Bad Liebenstein - Seit den Morgenstunden des Donnerstags, läuft in Bad Liebenstein in Thüringen eine Razzia gegen eine chinesische Geschäftsfrau.

Seit den Morgenstunden ist die Polizei im Einsatz. (Symbolbild)
Seit den Morgenstunden ist die Polizei im Einsatz. (Symbolbild)  © DPA

Wie der MDR berichtet, sollen Beamte der Bundespolizei seit dem Morgen in Wohn- und Geschäftsräumen in der Stadt im Einsatz sein. Auch im nordrhein-westfälischen Hennef ist die Polizei im Einsatz.

Die Ermittlungen führten dabei die Bundespolizei und die Staatsanwaltschaft Gera, im Rahmen von Ermittlungen zu organisierter Kriminalität.

Hauptziel soll eine 55 Jahre alte chinesische Frau sein, die vor vier Jahren das alte Kurkrankenhaus in Bad Liebenstein gekauft hatte um dort ein Hotel, eine Sprachschule und eine Klinik für Fernöstliche Heilmedizin zu eröffnen.

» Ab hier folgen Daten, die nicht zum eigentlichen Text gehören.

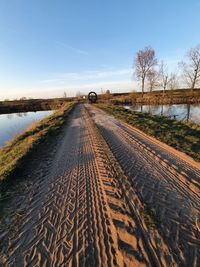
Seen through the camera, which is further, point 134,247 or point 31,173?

Renoviert wurde in den vergangenen Jahren aber nur die Fassade und einige Räume im Inneren.

Dennoch seien in der Zwischenzeit rund 14 Briefkastenfirmen in dem Gebäude angemeldet worden, die anscheinend als Anlaufadressen für einreisende Chinesen dienen sollen.

Die "Kunden" der Firmen sollen sich danach entweder illegal in Deutschland aufhalten oder ihre Aufenthaltserlaubnis mit falschen Gründen beantragt haben.

Bei den vorangegangen Ermittlungen sollen unter anderen Telefone abgehört und Reisebewegungen überwacht worden sein. Zu den Beschuldigten gehört auch ein 40-jähriger Deutscher. Ein Haftbefehl lag nach Angaben der Bundespolizei in Halle noch nicht vor. Das Amtsgericht Gera habe allerdings verfügt, dass Vermögenswerte von 1,1 Millionen Euro beschlagnahmt werden, hieß es.

Die Hauptverdächtige soll rund 25 Landsleuten geholfen haben, Visa nach Deutschland zu erschleichen. Für ihre Leistungen habe sie jeweils zwischen 20.000 und 200.000 Euro kassiert.